Is There *Wisdom* in the Obama White House? Let Us Pray.

Is There *Wisdom* in the Obama White House? Let Us Pray.

I am in our nation’s capital today, for reasons I will explain tomorrow.  This morning I walked in front of the White House and soon found myself praying for the people inside.  I do not do that often enough.  Not only is the prayer needed, but, as always, it helps frame matters for us.  We are all in this together, and I would rather see Obama change his policies and be fantastically successful in restoring a flourishing nation than continue on his current course and suffer the inevitable electoral comeuppance.  So I prayed that God would grant wisdom to those who inhabit and work within that building.

I was reminded of a comment from my father shortly before I embarked for my freshman year at Stanford: “There will be many intelligent people there,” he said, “but intelligence and wisdom are not the same thing.  Seek out people of wisdom.”

I witnessed the truth of this observation on a daily basis at Stanford — and later at other universities.  Some of the most intelligent people I came to know in those places did the most foolish things, and even believed the most foolish things on the basis of their ignorance or prejudice or naivete.  Intelligence refers to a set of neutral tools and capacities — wisdom to a set of valuable lessons and truths and character qualities.  Intelligence is an ability to learn from experience; wisdom has actually learned the right lesson from experience (experience does not make one wise, but experience rightly interpreted).  Intelligence is entirely compatible with arrogance and stubbornness, enmity and jealously; intelligence by itself “puffs up.”  The world is full of intelligent fools, and history is replete with the destruction intelligent men have wrought.  Wisdom brings humility, a sober appreciation of limitations, and thus a willingness to learn and listen to new perspectives.

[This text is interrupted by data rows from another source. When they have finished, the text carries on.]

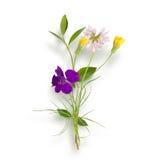 Boeket van de gebieds (wilde) bloemen Royalty-vrije Stock Afbeelding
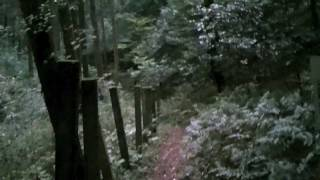 There was something following me!!! Supernatural desuka Lost in a Haunted Japanese forest.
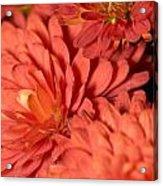 Chrysanthemum Acrylic Print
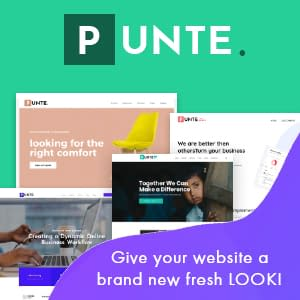 Punte - Elementor WordPress Theme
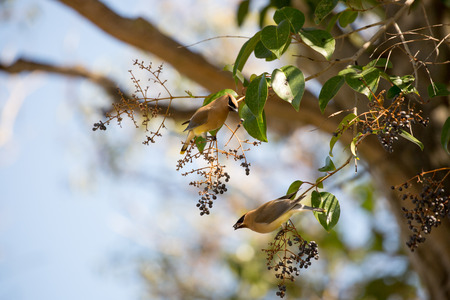 cinnamomum: Cedar waxwing, Bombycilla cedrorum, feeding on black berry-like fruit of Cinnamomum Camphora tree. Stock Photo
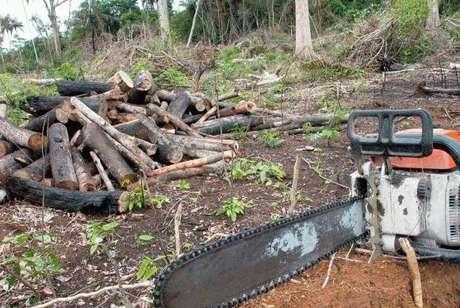 """Para o grupo de especialistas, o Brasil """"está considerando debilitar"""" a proteção institucional e jurídica para os povos indígenas, quando o que deveria fazer é reforçá-la."""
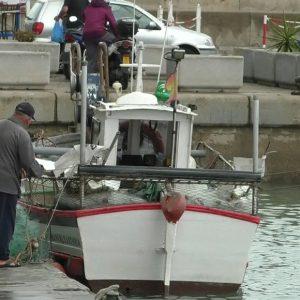 Laura Román informa sobre el asesoramiento para pedir las ayudas a la paralización temporal de la actividad pesquera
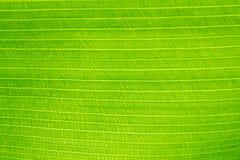 Blätter und Sonnenschein Lizenzfreie Stockbilder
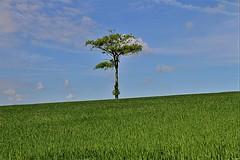 seul (hervétherry) Tags: france hautsdefrance pasdecalais sempy canon eos 7d efs 18200 champ paysage landscape arbre campagne clenleu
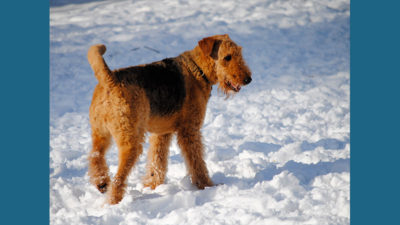 Airedale Terrier 11
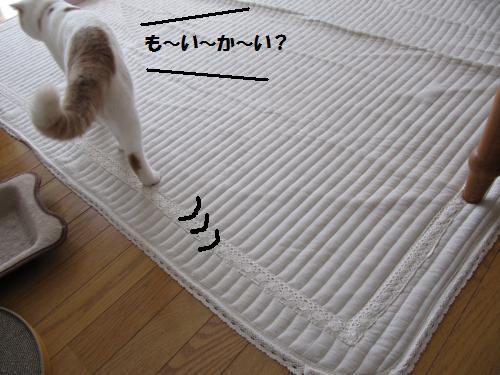 akaku4.jpg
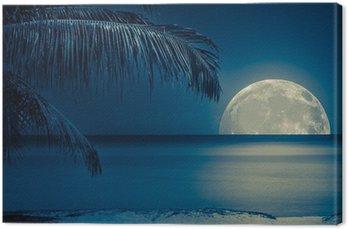Leinwandbild Mond spiegelt sich auf dem Wasser von einem tropischen Strand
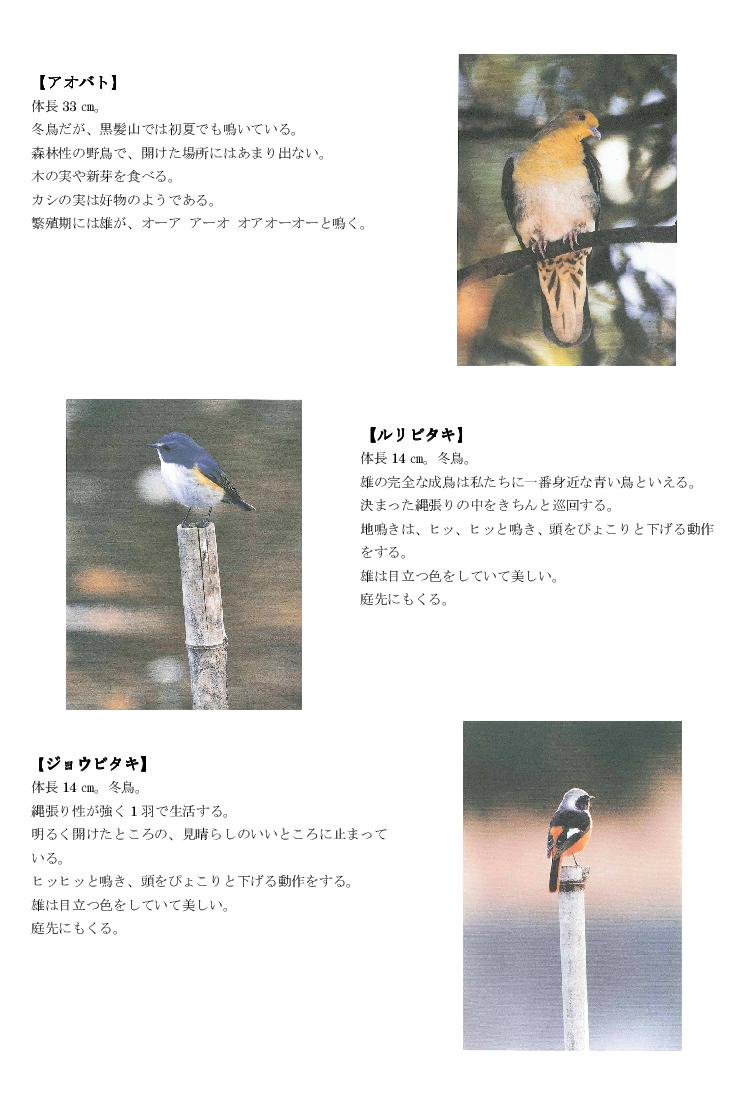 黒髪山の野鳥3tr.png
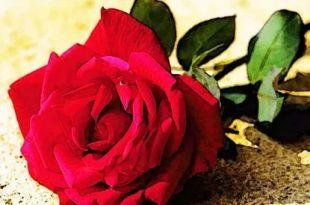 صورة صور ورد طبيعي , اجمل بوكيهات الورد الطبيعى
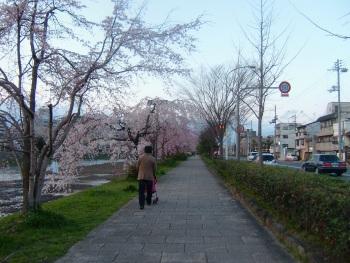 七条と五条の間 桜
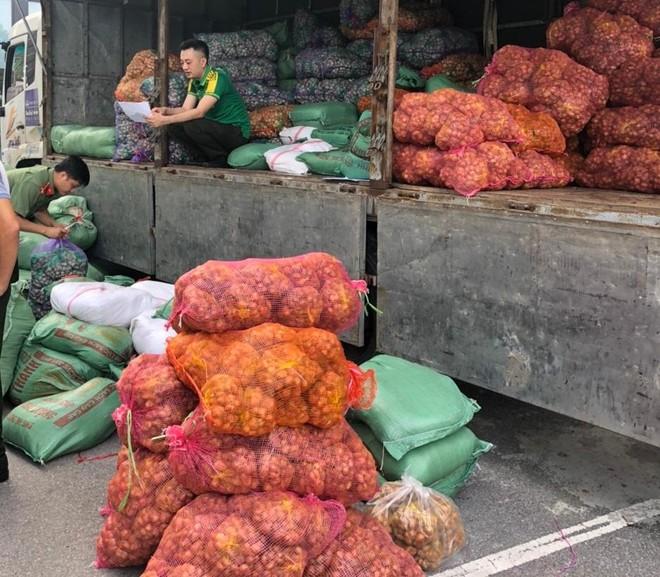 Lực lượng Công an hỗ trợ tiêu thụ nông sản cho nhân dân 2 tỉnh Hải Dương - Nam Định ảnh 1
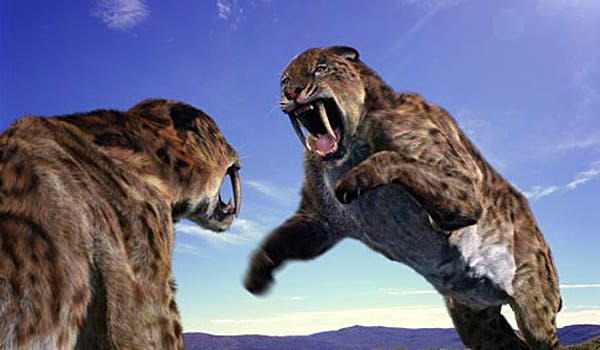 Not an accurate depiction of nimravid rivalty. Most likely, the beasts would perform sneak attacks on each other.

The near-destruction of the American housing market, and along with it the derivatives and default swaps markets, was brought to us courtesy of a thousand MBA’s from Stanford and Wharton.  The impoverishment of American confidence in its government is brought to us courtesy of a thousand JD’s from Harvard and Yale.  Intelligence is cheap.  Intelligent people are a dime a dozen.  And intelligent people, made proud and brash in their intelligence, are all too often destructive, intellectual bulls in China shops, unconscious of all the personal flaws and prejudices and false presuppositions that lead them to use their intelligence to the wrong ends.  Intelligence in the service of the Good is a blessing; intelligence in the service of Evil, or in the service of hubris or selfishness or a false ideology, can be absolutely devastating.  If only Hitler had been an idiot.

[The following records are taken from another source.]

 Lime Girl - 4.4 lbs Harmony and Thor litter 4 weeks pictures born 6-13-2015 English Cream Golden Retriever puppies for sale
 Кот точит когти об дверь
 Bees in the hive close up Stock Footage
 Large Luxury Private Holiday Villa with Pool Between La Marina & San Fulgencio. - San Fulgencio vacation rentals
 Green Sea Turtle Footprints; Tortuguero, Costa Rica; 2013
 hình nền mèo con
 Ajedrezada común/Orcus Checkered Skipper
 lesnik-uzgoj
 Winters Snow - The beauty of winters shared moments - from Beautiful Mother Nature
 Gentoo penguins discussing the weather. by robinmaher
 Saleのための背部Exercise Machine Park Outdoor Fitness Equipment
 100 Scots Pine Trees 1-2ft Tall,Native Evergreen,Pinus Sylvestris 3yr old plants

Wisdom is a rarer and more precious commodity.  And observing the Obama administration, no one observation has struck with greater consistency and force than that there is a poverty of wisdom in the White House today.  And not only the White House — but the Congress as well.  Obviously Obama is not Hitler.  Neither is David Axelrod, in spite of the mustache.  But this White House has been characterized by a commitment to ideology that overrides a sober assessment of reality, a company of soaring egos and preening narcissism over humility and practicality, a determination to caricature and attack its critics rather than find with them a common cause, and underneath it all a constant string of foolish decisions.

Yet the Obama administration is passing through a turning point.  Many of the folks whom I consider more intelligent than wise — chief among them Rahm Emanuel and David Axelrod — are lurching for the door as quickly as possible.  I am encouraged that one of the men who truly does seem wise, Robert Gates, has apparently become a trusted counselor for the President.  We need more of his ilk.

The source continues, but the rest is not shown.